* [Document]
-*-

The Speech of Mr Arthur Knight of Grays-Inn, Gentleman; who was Executed in Covent-Garden, March 2. 1653.

Gentlemen,

I Am come hither to Act, or ra­ther suffer my part, no strange part, though a sad one, I heartily wish I could performe it perfect­ly, and to the life, as becometh my innocence; that the shame­fullnesse of the Stage might not cause me to make an unhandsome Exit.

I stand here before the All-seeing God, I speak before Angells, unto men, I shall not therefore in­crease my sinnes by dissembling them; upon the Files of heaven hang the records of every truth; and I will not as a man, I dare not as a Christian spend my last breath in falsities; let the world forme what Judgment of me it pleaseth.

I am now to suffer upon a score of murder, a foul and heavy score, were I guilty thereof: but it is my comfort, that though I die as criminous, both my selfe and very many others are fully con­vinced of my innocence: yea Mistris Furnefall herselfe (Relict of the Gentleman for whose death I die) hath confessed to more then a few, that she esteemed me guiltlesse, and that her con­science would not suffer her to prosecute against me, and that for her own part she did not, and was sorry from her very heart that others had been so violent, and that she would redeem me if she could by any means possible. But my fall is unavoyda­ble, the crime is murder, for which I am cast and sentenced, and now brought hither to forfeit my life, I thank God although I stand not Justified be­fore my earthly Judges, I doe fall justified before my heavenly Judg.

Gentlemen, I am now going to my Triall, the Triall I have passed is none; death is but the Bea­dle that brings me to the celestiall Barr, To that Tribunall I hasten; that though I be condemned as a guilty person in foro Soli; I may be acquitted in foro Poli.

I carry with me many witnesses and good, a good conscience is Mille testes, and whilest a thou­sand witnesses stand for me, I am sure I cannot fi­nally miscarry. That Judge above proceedeth by an unerrable and most conspicuous light; he knoweth things as they are, not as they appear, and therefore cannot be misinformed, or mistaken in his sentence.

-*-

* [Short task]
Reproduce the speech word for word between "The Speech of" and "me it pleaseth.", inclusive.

-*-

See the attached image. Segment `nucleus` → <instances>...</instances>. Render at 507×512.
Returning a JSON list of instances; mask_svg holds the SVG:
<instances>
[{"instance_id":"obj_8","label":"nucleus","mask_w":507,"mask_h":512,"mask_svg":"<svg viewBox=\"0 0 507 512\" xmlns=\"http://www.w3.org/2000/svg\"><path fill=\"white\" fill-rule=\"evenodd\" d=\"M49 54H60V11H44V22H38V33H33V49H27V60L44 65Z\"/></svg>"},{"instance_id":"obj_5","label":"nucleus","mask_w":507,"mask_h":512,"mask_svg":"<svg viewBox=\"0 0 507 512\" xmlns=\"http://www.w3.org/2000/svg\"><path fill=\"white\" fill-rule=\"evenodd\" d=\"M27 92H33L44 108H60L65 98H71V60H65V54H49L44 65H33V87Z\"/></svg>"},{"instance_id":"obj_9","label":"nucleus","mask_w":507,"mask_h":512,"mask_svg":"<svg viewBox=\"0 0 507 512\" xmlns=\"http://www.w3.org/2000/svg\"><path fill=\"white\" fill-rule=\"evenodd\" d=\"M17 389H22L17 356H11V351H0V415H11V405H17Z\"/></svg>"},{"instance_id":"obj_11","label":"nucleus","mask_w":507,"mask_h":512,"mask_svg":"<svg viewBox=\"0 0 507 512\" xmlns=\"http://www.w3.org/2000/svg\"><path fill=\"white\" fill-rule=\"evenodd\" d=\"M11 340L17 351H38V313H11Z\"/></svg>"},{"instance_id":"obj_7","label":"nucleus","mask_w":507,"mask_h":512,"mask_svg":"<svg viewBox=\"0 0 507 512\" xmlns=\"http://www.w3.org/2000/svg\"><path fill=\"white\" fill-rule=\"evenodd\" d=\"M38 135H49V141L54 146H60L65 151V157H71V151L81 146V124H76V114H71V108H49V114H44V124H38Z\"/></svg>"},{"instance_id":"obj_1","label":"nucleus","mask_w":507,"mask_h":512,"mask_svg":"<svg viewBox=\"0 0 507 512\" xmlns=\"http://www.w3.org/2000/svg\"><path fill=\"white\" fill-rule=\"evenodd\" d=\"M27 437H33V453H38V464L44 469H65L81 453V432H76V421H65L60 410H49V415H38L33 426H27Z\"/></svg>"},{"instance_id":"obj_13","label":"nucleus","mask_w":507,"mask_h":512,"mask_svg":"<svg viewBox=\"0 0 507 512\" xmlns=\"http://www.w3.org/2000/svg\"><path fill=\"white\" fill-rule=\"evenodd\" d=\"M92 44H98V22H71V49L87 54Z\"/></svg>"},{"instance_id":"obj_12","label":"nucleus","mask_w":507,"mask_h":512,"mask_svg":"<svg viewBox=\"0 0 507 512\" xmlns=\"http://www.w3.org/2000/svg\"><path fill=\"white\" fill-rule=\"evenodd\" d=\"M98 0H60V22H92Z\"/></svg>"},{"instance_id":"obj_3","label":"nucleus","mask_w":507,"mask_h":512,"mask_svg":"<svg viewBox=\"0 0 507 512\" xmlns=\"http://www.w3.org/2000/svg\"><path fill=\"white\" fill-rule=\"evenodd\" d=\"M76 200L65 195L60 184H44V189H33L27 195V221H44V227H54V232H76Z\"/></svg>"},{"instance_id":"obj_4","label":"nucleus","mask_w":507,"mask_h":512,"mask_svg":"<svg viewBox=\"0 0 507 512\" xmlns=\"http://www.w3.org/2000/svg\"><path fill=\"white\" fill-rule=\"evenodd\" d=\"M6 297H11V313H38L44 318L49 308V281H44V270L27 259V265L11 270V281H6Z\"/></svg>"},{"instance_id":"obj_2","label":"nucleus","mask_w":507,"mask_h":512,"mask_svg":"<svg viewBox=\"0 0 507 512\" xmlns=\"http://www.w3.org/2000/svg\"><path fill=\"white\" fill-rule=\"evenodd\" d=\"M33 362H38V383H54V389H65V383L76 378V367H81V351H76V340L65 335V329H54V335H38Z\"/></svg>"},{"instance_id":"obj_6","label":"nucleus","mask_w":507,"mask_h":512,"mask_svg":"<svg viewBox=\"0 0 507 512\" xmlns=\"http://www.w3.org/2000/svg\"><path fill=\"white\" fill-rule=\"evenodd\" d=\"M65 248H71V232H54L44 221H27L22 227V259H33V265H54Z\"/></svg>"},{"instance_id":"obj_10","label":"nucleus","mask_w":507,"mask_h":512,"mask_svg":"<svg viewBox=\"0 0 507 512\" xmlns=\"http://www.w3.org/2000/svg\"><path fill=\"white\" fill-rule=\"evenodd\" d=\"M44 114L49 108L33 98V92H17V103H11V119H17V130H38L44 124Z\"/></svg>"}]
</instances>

-*-

* [Answer in full]
The Speech of Mr Arthur Knight of Grays-Inn, Gentleman; who was Executed in Covent-Garden, March 2. 1653.

Gentlemen,

I Am come hither to Act, or ra­ther suffer my part, no strange part, though a sad one, I heartily wish I could performe it perfect­ly, and to the life, as becometh my innocence; that the shame­fullnesse of the Stage might not cause me to make an unhandsome Exit.

I stand here before the All-seeing God, I speak before Angells, unto men, I shall not therefore in­crease my sinnes by dissembling them; upon the Files of heaven hang the records of every truth; and I will not as a man, I dare not as a Christian spend my last breath in falsities; let the world forme what Judgment of me it pleaseth.